Bambang Soesatyo (kemeja putih).

KETUA DPR RI, Bambang Soesatyo (Bamsoet) meminta jajarannya mendesak Polri untuk segera memproses hukum 8 kasus kecelakaan proyek infrastruktur dalam 5 bulan belakangan ini. Upaya tersebut diyakini akan berdampak pada rasa tanggunggjawab lebih besar bagi pelaksana proyek.

“Meminta Komisi III DPR mendorong Kepolisian untuk segera memproses hukum terhadap delapan kejadian kecelakaan pembangunan proyek infrastruktur, agar memberikan rasa pertanggungjawaban yang tinggi serta lebih memperhatikan konsorsium kontraktor proyek,” kata Bamsoet dalam keterangan pers yang diterima, Selasa, (20/2).

Dalam siaran pers tersebut, Bamsoet juga meminta jajaranya mendorong agar Konsorsium pelaksana proyek bertanggungjawab atas terjadinya kecelakaan itu sendiri.

“Meminta Komisi V DPR mendorong pihak konsorsium kontraktor proyek atau Penyedia Jasa (PJ) konstruksi proyek untuk mempertanggungjawabkan terjadinya insiden tersebut serta mengutamakan aspek keselamatan para pekerja proyek dengan mengikutsertakan para pekerja dalam Program Jaminan Kecelakaan Kerja (JKK),” lanjut Bamsoet.

Pemerintah, diminta untuk melakukan evaluasi menyeluruh terhadap semua proyek infrastruktur dalam berbagai aspeknya. “Meminta Komisi V DPR mendorong Pemerintah mengevaluasi semua proyek infrastruktur secara menyeluruh dengan mengecek Standar Keamanan, Keselamatan, Kesehatan dan Keberlanjutan, mengingat selalu ada korban terkait insiden tersebut,” ujar Bamsoet.

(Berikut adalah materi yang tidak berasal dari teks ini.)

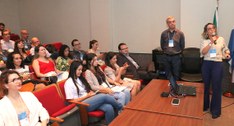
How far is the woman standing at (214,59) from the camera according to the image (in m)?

Bamsoet juga meminta komisi terkait di DPR RI agar mendorong pemerintah lebih cermat agar hal serupa tidak terulang dikemudian hari. “Meminta Komisi V DPR mendorong Pemerintah dalam pengerjaan pembangunan infrastruktur agar lebih cermat guna meminimalisir terjadinya kecelakaan pembangunan proyek infrastruktur,” tegas Bamsoet.   {007}.